The IrisPlex tool performed well when predicting brown and blue eyes, though intermediate eye colors proved more difficult to define using the proposed model and available SNPs. Following the release of the initial paper, the authors enhanced the tool, developing a version known as HIrisPlex-S, which predicts eye, skin, and hair color. Today, IrisPlex serves as the benchmark solution for forensic applications, utilizing a multinomial logistic regression model. The likelihood of an individual having brown, blue, or intermediate color is calculated using specific formulations for each category (you can refer to the paper for a deeper understanding of the mathematical model).
Muneeb and Henschel conducted a study to classify eye color and Type-2 diabetes using nine types of classifiers: Random Forest, Extreme Gradient Boosting, Artificial Neural Network (ANN), Long Short-Term Memory (LSTM), Gated Recurrent Unit (GRU), Bidirectional LSTM (BILSTM), 1D Convolutional Neural Network (1DCNN), ANN ensembles, and LSTM ensembles. The dataset for eye color was randomly divided into 540 samples for training and 266 for testing, ensuring that the proportions of Brown and Green eye color were maintained. Various algorithms were trained using different quantities of SNPs, with all models yielding similar results. However, the LSTM ensembles achieved Daman Game the highest accuracy (96%) with 1,560 SNPs used for eye color prediction.

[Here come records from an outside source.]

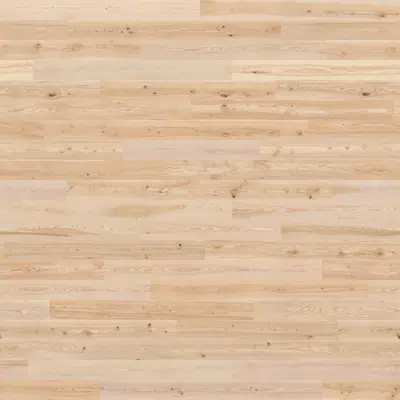 Image for Layers – Ash Natural - Random Lengths 2-4 meter - 300mm - 19mm - AXN19300E_2-4
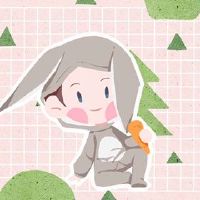 适合刘姓男孩名字阳光霸气男孩名字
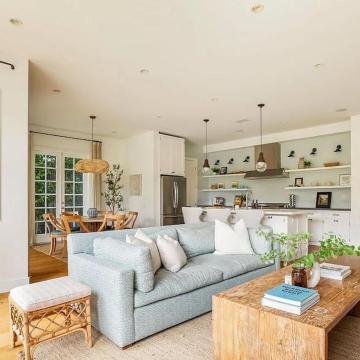 Bela Development: Award-Winning Residential Design and Build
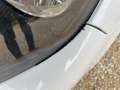 Volkswagen Golf CABRIOLET 1.6 TDI 105ch FAP Blanc - thumbnail 36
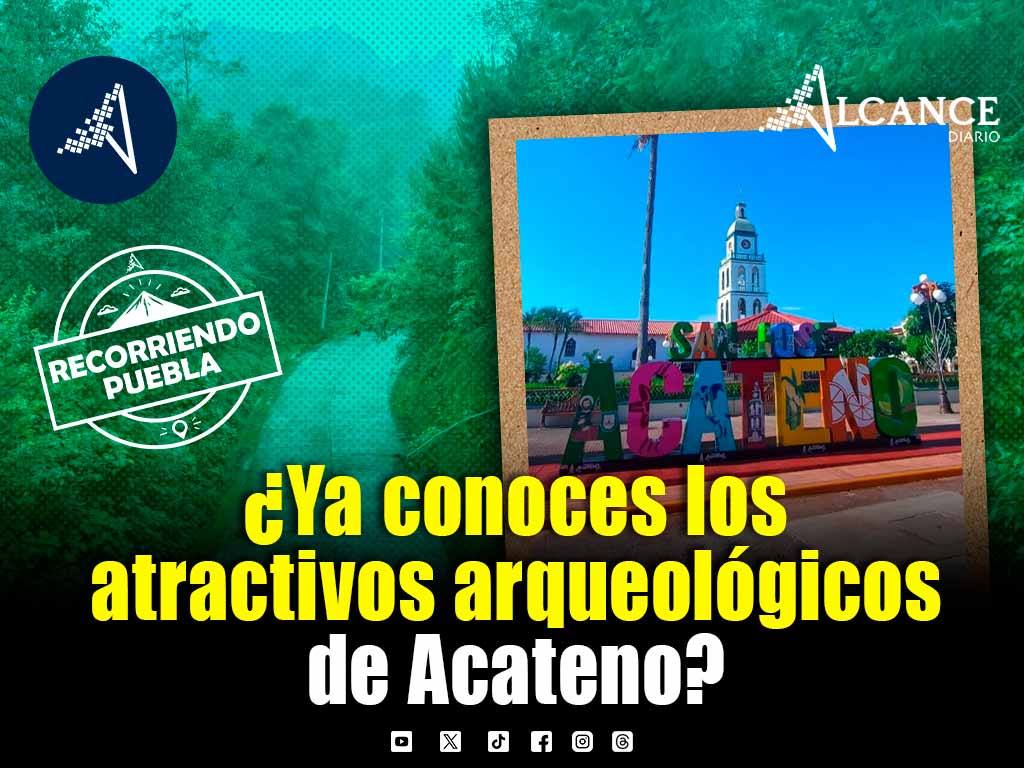 Reescribe la siguiente información a una nota informativa de menos de 300 palabras, con un titulo llamativo, lenguaje sencillo y cercano a la comunidad de Alcance Diario. Debe respetar la información contenida, no utilizar voz pasiva, hacer uso del lenguaje incluyente. Debe contener conectores de ideas para enlazar los párrafos. No parecer institucional y resaltar el hecho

Hart et al. introduced a heuristic approach for eye and skin color prediction using 8 SNPs, aiming to enhance the existing 7-Plex system, which relies on 7 SNPs. Their training set consisted of 803 samples, with eye color categories of Blue, Brown, and Green, and skin color classes of Dark, Medium, and Light. The eye color prediction process takes place in two steps: The first step classifies the sample as Not Brown or Not Blue, followed by a second step that categorizes the eye color as Blue, Brown, or Green. The classification of eye and skin color is based on the alleles in each SNP (AA, GC, etc.). When tested on European data, the call rate for the solution reached approximately 94%, with no errors in eye color prediction.